By Wendy Corr, Cowboy State Daily
Another record broken.
Yellowstone National Park this week reported a record-breaking 882,078 visitors in September – a five percent increase from September 2020 and a 27% increase from September 2019.
Park officials say this is the busiest September on record, and the first time ever that the Park has hosted over four million visits in one calendar year. So far in 2021, 4,472,982 people visited the country’s first National Park, up 32% from the same period last year, and up 17% from 2019.
The enormous number of people who came through the gates of Yellowstone this year have caused some issues, especially when compounded by the labor shortage experienced by the hospitality and service industry throughout the country.
Mike Keller, general manager for Xanterra Parks and Resorts in Yellowstone, said the company operated at about 60% of normal staffing levels this summer — and that’s even with some facilities closed or operating at limited capacity.
“From a dining standpoint, options are limited, and most restaurants, if open, are buffet only, or just grab-and-go food options,” Keller said.
And Diane Shober, Executive Director for the Wyoming Office of Tourism, told Cowboy State Daily the problems weren’t limited to the National Parks.
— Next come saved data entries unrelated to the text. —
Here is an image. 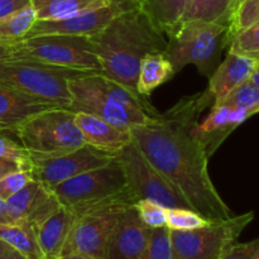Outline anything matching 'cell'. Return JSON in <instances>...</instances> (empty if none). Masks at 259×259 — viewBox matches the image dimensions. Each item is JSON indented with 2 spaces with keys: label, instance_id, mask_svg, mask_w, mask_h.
<instances>
[{
  "label": "cell",
  "instance_id": "cell-21",
  "mask_svg": "<svg viewBox=\"0 0 259 259\" xmlns=\"http://www.w3.org/2000/svg\"><path fill=\"white\" fill-rule=\"evenodd\" d=\"M37 20H57L75 17L109 4L110 0H32Z\"/></svg>",
  "mask_w": 259,
  "mask_h": 259
},
{
  "label": "cell",
  "instance_id": "cell-14",
  "mask_svg": "<svg viewBox=\"0 0 259 259\" xmlns=\"http://www.w3.org/2000/svg\"><path fill=\"white\" fill-rule=\"evenodd\" d=\"M153 229L138 217L136 207L129 206L114 227L105 249V259H137L148 245Z\"/></svg>",
  "mask_w": 259,
  "mask_h": 259
},
{
  "label": "cell",
  "instance_id": "cell-36",
  "mask_svg": "<svg viewBox=\"0 0 259 259\" xmlns=\"http://www.w3.org/2000/svg\"><path fill=\"white\" fill-rule=\"evenodd\" d=\"M32 0H0V18L32 4Z\"/></svg>",
  "mask_w": 259,
  "mask_h": 259
},
{
  "label": "cell",
  "instance_id": "cell-29",
  "mask_svg": "<svg viewBox=\"0 0 259 259\" xmlns=\"http://www.w3.org/2000/svg\"><path fill=\"white\" fill-rule=\"evenodd\" d=\"M259 22V0H243L233 10L229 19V42L238 32Z\"/></svg>",
  "mask_w": 259,
  "mask_h": 259
},
{
  "label": "cell",
  "instance_id": "cell-37",
  "mask_svg": "<svg viewBox=\"0 0 259 259\" xmlns=\"http://www.w3.org/2000/svg\"><path fill=\"white\" fill-rule=\"evenodd\" d=\"M19 169H30V164L12 161V159L0 158V180L7 176V175L12 174L14 171H19Z\"/></svg>",
  "mask_w": 259,
  "mask_h": 259
},
{
  "label": "cell",
  "instance_id": "cell-45",
  "mask_svg": "<svg viewBox=\"0 0 259 259\" xmlns=\"http://www.w3.org/2000/svg\"><path fill=\"white\" fill-rule=\"evenodd\" d=\"M235 3H237V0H234V7H235Z\"/></svg>",
  "mask_w": 259,
  "mask_h": 259
},
{
  "label": "cell",
  "instance_id": "cell-7",
  "mask_svg": "<svg viewBox=\"0 0 259 259\" xmlns=\"http://www.w3.org/2000/svg\"><path fill=\"white\" fill-rule=\"evenodd\" d=\"M10 60H25L89 73H101V66L89 37L45 34L12 43Z\"/></svg>",
  "mask_w": 259,
  "mask_h": 259
},
{
  "label": "cell",
  "instance_id": "cell-22",
  "mask_svg": "<svg viewBox=\"0 0 259 259\" xmlns=\"http://www.w3.org/2000/svg\"><path fill=\"white\" fill-rule=\"evenodd\" d=\"M139 8L159 32L171 35L181 23L185 0H139Z\"/></svg>",
  "mask_w": 259,
  "mask_h": 259
},
{
  "label": "cell",
  "instance_id": "cell-16",
  "mask_svg": "<svg viewBox=\"0 0 259 259\" xmlns=\"http://www.w3.org/2000/svg\"><path fill=\"white\" fill-rule=\"evenodd\" d=\"M75 113V121L85 143L99 151L116 154L133 139L128 129L118 128L93 114L83 111Z\"/></svg>",
  "mask_w": 259,
  "mask_h": 259
},
{
  "label": "cell",
  "instance_id": "cell-17",
  "mask_svg": "<svg viewBox=\"0 0 259 259\" xmlns=\"http://www.w3.org/2000/svg\"><path fill=\"white\" fill-rule=\"evenodd\" d=\"M255 66L257 62L247 56L228 52L225 60L219 63L209 78L206 91L212 98L214 104L224 99L243 82L249 80Z\"/></svg>",
  "mask_w": 259,
  "mask_h": 259
},
{
  "label": "cell",
  "instance_id": "cell-30",
  "mask_svg": "<svg viewBox=\"0 0 259 259\" xmlns=\"http://www.w3.org/2000/svg\"><path fill=\"white\" fill-rule=\"evenodd\" d=\"M209 223V220H206L192 209H185V207L167 209L166 227L169 230H180V232L195 230L205 227Z\"/></svg>",
  "mask_w": 259,
  "mask_h": 259
},
{
  "label": "cell",
  "instance_id": "cell-26",
  "mask_svg": "<svg viewBox=\"0 0 259 259\" xmlns=\"http://www.w3.org/2000/svg\"><path fill=\"white\" fill-rule=\"evenodd\" d=\"M37 20L32 4L0 18V45H12L23 39Z\"/></svg>",
  "mask_w": 259,
  "mask_h": 259
},
{
  "label": "cell",
  "instance_id": "cell-4",
  "mask_svg": "<svg viewBox=\"0 0 259 259\" xmlns=\"http://www.w3.org/2000/svg\"><path fill=\"white\" fill-rule=\"evenodd\" d=\"M50 191L76 218L110 202L125 201L134 205L138 201L116 158L105 166L66 180L51 187Z\"/></svg>",
  "mask_w": 259,
  "mask_h": 259
},
{
  "label": "cell",
  "instance_id": "cell-11",
  "mask_svg": "<svg viewBox=\"0 0 259 259\" xmlns=\"http://www.w3.org/2000/svg\"><path fill=\"white\" fill-rule=\"evenodd\" d=\"M129 206H133V204L110 202L76 218L61 255L78 253L95 259H105L109 237L121 214Z\"/></svg>",
  "mask_w": 259,
  "mask_h": 259
},
{
  "label": "cell",
  "instance_id": "cell-15",
  "mask_svg": "<svg viewBox=\"0 0 259 259\" xmlns=\"http://www.w3.org/2000/svg\"><path fill=\"white\" fill-rule=\"evenodd\" d=\"M252 115L250 111L244 109L214 104L209 115L201 123L196 121L192 125V134L201 142L209 157H211L230 133Z\"/></svg>",
  "mask_w": 259,
  "mask_h": 259
},
{
  "label": "cell",
  "instance_id": "cell-9",
  "mask_svg": "<svg viewBox=\"0 0 259 259\" xmlns=\"http://www.w3.org/2000/svg\"><path fill=\"white\" fill-rule=\"evenodd\" d=\"M254 219V212L210 222L195 230H169L172 259H218L235 244L243 230Z\"/></svg>",
  "mask_w": 259,
  "mask_h": 259
},
{
  "label": "cell",
  "instance_id": "cell-33",
  "mask_svg": "<svg viewBox=\"0 0 259 259\" xmlns=\"http://www.w3.org/2000/svg\"><path fill=\"white\" fill-rule=\"evenodd\" d=\"M33 180L30 169H19L0 180V197L8 200Z\"/></svg>",
  "mask_w": 259,
  "mask_h": 259
},
{
  "label": "cell",
  "instance_id": "cell-2",
  "mask_svg": "<svg viewBox=\"0 0 259 259\" xmlns=\"http://www.w3.org/2000/svg\"><path fill=\"white\" fill-rule=\"evenodd\" d=\"M101 73L137 91L139 66L149 53L166 52L167 39L139 8L116 15L101 32L93 35Z\"/></svg>",
  "mask_w": 259,
  "mask_h": 259
},
{
  "label": "cell",
  "instance_id": "cell-27",
  "mask_svg": "<svg viewBox=\"0 0 259 259\" xmlns=\"http://www.w3.org/2000/svg\"><path fill=\"white\" fill-rule=\"evenodd\" d=\"M215 104L234 109H244L254 115L259 113V89L252 81L247 80Z\"/></svg>",
  "mask_w": 259,
  "mask_h": 259
},
{
  "label": "cell",
  "instance_id": "cell-1",
  "mask_svg": "<svg viewBox=\"0 0 259 259\" xmlns=\"http://www.w3.org/2000/svg\"><path fill=\"white\" fill-rule=\"evenodd\" d=\"M214 100L206 90L184 98L149 124L131 128L132 138L146 156L184 195L194 211L209 222L234 217L209 174V154L192 134V125Z\"/></svg>",
  "mask_w": 259,
  "mask_h": 259
},
{
  "label": "cell",
  "instance_id": "cell-12",
  "mask_svg": "<svg viewBox=\"0 0 259 259\" xmlns=\"http://www.w3.org/2000/svg\"><path fill=\"white\" fill-rule=\"evenodd\" d=\"M33 180L50 190L77 175L103 167L115 159L116 154L99 151L89 144L58 154L29 153Z\"/></svg>",
  "mask_w": 259,
  "mask_h": 259
},
{
  "label": "cell",
  "instance_id": "cell-6",
  "mask_svg": "<svg viewBox=\"0 0 259 259\" xmlns=\"http://www.w3.org/2000/svg\"><path fill=\"white\" fill-rule=\"evenodd\" d=\"M89 72L25 60L0 61V83L19 93L56 105L72 103L68 80Z\"/></svg>",
  "mask_w": 259,
  "mask_h": 259
},
{
  "label": "cell",
  "instance_id": "cell-32",
  "mask_svg": "<svg viewBox=\"0 0 259 259\" xmlns=\"http://www.w3.org/2000/svg\"><path fill=\"white\" fill-rule=\"evenodd\" d=\"M138 217L147 227L156 228L166 227L167 223V207L153 200L142 199L134 204Z\"/></svg>",
  "mask_w": 259,
  "mask_h": 259
},
{
  "label": "cell",
  "instance_id": "cell-41",
  "mask_svg": "<svg viewBox=\"0 0 259 259\" xmlns=\"http://www.w3.org/2000/svg\"><path fill=\"white\" fill-rule=\"evenodd\" d=\"M58 259H95V258L89 257V255H85V254H78V253H72V254L61 255Z\"/></svg>",
  "mask_w": 259,
  "mask_h": 259
},
{
  "label": "cell",
  "instance_id": "cell-23",
  "mask_svg": "<svg viewBox=\"0 0 259 259\" xmlns=\"http://www.w3.org/2000/svg\"><path fill=\"white\" fill-rule=\"evenodd\" d=\"M233 10L234 0H185L181 22L199 19L229 25Z\"/></svg>",
  "mask_w": 259,
  "mask_h": 259
},
{
  "label": "cell",
  "instance_id": "cell-18",
  "mask_svg": "<svg viewBox=\"0 0 259 259\" xmlns=\"http://www.w3.org/2000/svg\"><path fill=\"white\" fill-rule=\"evenodd\" d=\"M60 105L39 100L0 83V132L13 133L15 126L34 114Z\"/></svg>",
  "mask_w": 259,
  "mask_h": 259
},
{
  "label": "cell",
  "instance_id": "cell-24",
  "mask_svg": "<svg viewBox=\"0 0 259 259\" xmlns=\"http://www.w3.org/2000/svg\"><path fill=\"white\" fill-rule=\"evenodd\" d=\"M0 240L17 249L28 259H45L37 237L27 223L23 224H0Z\"/></svg>",
  "mask_w": 259,
  "mask_h": 259
},
{
  "label": "cell",
  "instance_id": "cell-44",
  "mask_svg": "<svg viewBox=\"0 0 259 259\" xmlns=\"http://www.w3.org/2000/svg\"><path fill=\"white\" fill-rule=\"evenodd\" d=\"M240 2H243V0H237V3H235V7H237V5H238V4H239V3H240ZM235 7H234V9H235Z\"/></svg>",
  "mask_w": 259,
  "mask_h": 259
},
{
  "label": "cell",
  "instance_id": "cell-42",
  "mask_svg": "<svg viewBox=\"0 0 259 259\" xmlns=\"http://www.w3.org/2000/svg\"><path fill=\"white\" fill-rule=\"evenodd\" d=\"M249 80L252 81V82L254 83V85L259 89V62L257 63V66H255L254 70H253V72H252V75H250Z\"/></svg>",
  "mask_w": 259,
  "mask_h": 259
},
{
  "label": "cell",
  "instance_id": "cell-5",
  "mask_svg": "<svg viewBox=\"0 0 259 259\" xmlns=\"http://www.w3.org/2000/svg\"><path fill=\"white\" fill-rule=\"evenodd\" d=\"M166 55L175 72L185 66L195 65L205 76L211 75L219 66L223 50L229 46V25L206 20L181 22L168 35Z\"/></svg>",
  "mask_w": 259,
  "mask_h": 259
},
{
  "label": "cell",
  "instance_id": "cell-31",
  "mask_svg": "<svg viewBox=\"0 0 259 259\" xmlns=\"http://www.w3.org/2000/svg\"><path fill=\"white\" fill-rule=\"evenodd\" d=\"M137 259H172L168 228L162 227L153 229L148 245Z\"/></svg>",
  "mask_w": 259,
  "mask_h": 259
},
{
  "label": "cell",
  "instance_id": "cell-20",
  "mask_svg": "<svg viewBox=\"0 0 259 259\" xmlns=\"http://www.w3.org/2000/svg\"><path fill=\"white\" fill-rule=\"evenodd\" d=\"M176 75L166 52L149 53L139 66L137 91L139 95L148 98L158 86L171 80Z\"/></svg>",
  "mask_w": 259,
  "mask_h": 259
},
{
  "label": "cell",
  "instance_id": "cell-35",
  "mask_svg": "<svg viewBox=\"0 0 259 259\" xmlns=\"http://www.w3.org/2000/svg\"><path fill=\"white\" fill-rule=\"evenodd\" d=\"M259 249V238L240 244H233L227 252L218 259H250Z\"/></svg>",
  "mask_w": 259,
  "mask_h": 259
},
{
  "label": "cell",
  "instance_id": "cell-40",
  "mask_svg": "<svg viewBox=\"0 0 259 259\" xmlns=\"http://www.w3.org/2000/svg\"><path fill=\"white\" fill-rule=\"evenodd\" d=\"M13 45H0V61L10 60L13 57Z\"/></svg>",
  "mask_w": 259,
  "mask_h": 259
},
{
  "label": "cell",
  "instance_id": "cell-39",
  "mask_svg": "<svg viewBox=\"0 0 259 259\" xmlns=\"http://www.w3.org/2000/svg\"><path fill=\"white\" fill-rule=\"evenodd\" d=\"M0 224H12L7 211V202L3 197H0Z\"/></svg>",
  "mask_w": 259,
  "mask_h": 259
},
{
  "label": "cell",
  "instance_id": "cell-34",
  "mask_svg": "<svg viewBox=\"0 0 259 259\" xmlns=\"http://www.w3.org/2000/svg\"><path fill=\"white\" fill-rule=\"evenodd\" d=\"M0 158L12 159L30 164V156L28 149L10 137L5 136V132H0Z\"/></svg>",
  "mask_w": 259,
  "mask_h": 259
},
{
  "label": "cell",
  "instance_id": "cell-3",
  "mask_svg": "<svg viewBox=\"0 0 259 259\" xmlns=\"http://www.w3.org/2000/svg\"><path fill=\"white\" fill-rule=\"evenodd\" d=\"M73 111L93 114L113 125L128 129L146 125L159 111L144 96L103 73H85L68 80Z\"/></svg>",
  "mask_w": 259,
  "mask_h": 259
},
{
  "label": "cell",
  "instance_id": "cell-10",
  "mask_svg": "<svg viewBox=\"0 0 259 259\" xmlns=\"http://www.w3.org/2000/svg\"><path fill=\"white\" fill-rule=\"evenodd\" d=\"M115 158L123 168L128 186L138 200H153L167 209H191L184 195L158 169H156L133 139L116 153Z\"/></svg>",
  "mask_w": 259,
  "mask_h": 259
},
{
  "label": "cell",
  "instance_id": "cell-43",
  "mask_svg": "<svg viewBox=\"0 0 259 259\" xmlns=\"http://www.w3.org/2000/svg\"><path fill=\"white\" fill-rule=\"evenodd\" d=\"M250 259H259V249L257 250V252L254 253V255H253V257L250 258Z\"/></svg>",
  "mask_w": 259,
  "mask_h": 259
},
{
  "label": "cell",
  "instance_id": "cell-13",
  "mask_svg": "<svg viewBox=\"0 0 259 259\" xmlns=\"http://www.w3.org/2000/svg\"><path fill=\"white\" fill-rule=\"evenodd\" d=\"M139 8V0H110L98 9L89 10L75 17L57 20H35L24 38L45 34H68L93 37L104 29L116 15ZM141 9V8H139ZM23 38V39H24Z\"/></svg>",
  "mask_w": 259,
  "mask_h": 259
},
{
  "label": "cell",
  "instance_id": "cell-28",
  "mask_svg": "<svg viewBox=\"0 0 259 259\" xmlns=\"http://www.w3.org/2000/svg\"><path fill=\"white\" fill-rule=\"evenodd\" d=\"M229 52L247 56L259 62V22L238 32L230 39Z\"/></svg>",
  "mask_w": 259,
  "mask_h": 259
},
{
  "label": "cell",
  "instance_id": "cell-38",
  "mask_svg": "<svg viewBox=\"0 0 259 259\" xmlns=\"http://www.w3.org/2000/svg\"><path fill=\"white\" fill-rule=\"evenodd\" d=\"M0 259H28L24 255L20 254L17 249L10 247L5 242L0 240Z\"/></svg>",
  "mask_w": 259,
  "mask_h": 259
},
{
  "label": "cell",
  "instance_id": "cell-8",
  "mask_svg": "<svg viewBox=\"0 0 259 259\" xmlns=\"http://www.w3.org/2000/svg\"><path fill=\"white\" fill-rule=\"evenodd\" d=\"M75 114L63 106L47 109L22 121L13 134L29 153L70 152L86 144L75 121Z\"/></svg>",
  "mask_w": 259,
  "mask_h": 259
},
{
  "label": "cell",
  "instance_id": "cell-19",
  "mask_svg": "<svg viewBox=\"0 0 259 259\" xmlns=\"http://www.w3.org/2000/svg\"><path fill=\"white\" fill-rule=\"evenodd\" d=\"M75 220L76 217L70 210L61 206L34 230L45 259H58L61 257Z\"/></svg>",
  "mask_w": 259,
  "mask_h": 259
},
{
  "label": "cell",
  "instance_id": "cell-25",
  "mask_svg": "<svg viewBox=\"0 0 259 259\" xmlns=\"http://www.w3.org/2000/svg\"><path fill=\"white\" fill-rule=\"evenodd\" d=\"M46 190L47 189L43 185H40L35 180H32L17 194L5 200L7 211L12 224H23V223L27 222L28 215L35 206L40 196L45 194Z\"/></svg>",
  "mask_w": 259,
  "mask_h": 259
}]
</instances>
“The ability to handle the volume of visitors that we’ve had has been challenging this year,” she said, “predominantly because of workforce. Restaurants have had to alter their hours, retailers are altering their hours; outfitters and guides for rafting or other things, are offering things at a different capacity because of workforce.”
The labor shortage and high visitor numbers have caused some communities in other states, who also depend on tourism as their economic base, to consider backing off on the amount of money they spend to market themselves as a tourist destination.
John Norton, the Executive Director for the Tourism and Prosperity Partnership in Gunnison and Crested Butte, Colorado, told NPR this summer that their agency made the controversial decision to halt their marketing efforts.
“Well, we don’t want to throw gasoline on a fire,” he said. “Hopefully, it’s going to turn the dial down on the intensity.”
But Shober said that she feels action like that is short-sighted.
“You have to think about how over the last two years, Americans have not been able to travel outside of the country,” she explained. “We’ve not been able to go to international destinations – so the outbound travel of Americans has been limited.”
Shober said that because Wyoming is a prime destination for people who want to experience the great outdoors, the last two summers have been banner years. But that may change soon.
“Americans have been limited in their ability to go to cities, which are huge draws – Las Vegas, New York, and states like California, where there are really strict COVID restrictions. So these last two years of travel patterns should not be our indicator of 100% future travel patterns.”
Shober pointed out that the tourism industry should not make knee-jerk reactions to the overcrowding and understaffing issues that Wyomingites experienced this year.
“We need to pay attention to the travel patterns of Americans,” she said. “There will be pent up demand for Americans to travel outside of the United States. The Broadway shows in New York just opened up last month, and there will be pent up demand to go back to cities and experience these things. So the competition will be changing and it’s going to remain fierce.”
Shober noted that decisions shouldn’t be made based on just one season’s experience.
“We can’t make decisions in a silo. We must look at travel in a holistic sense.”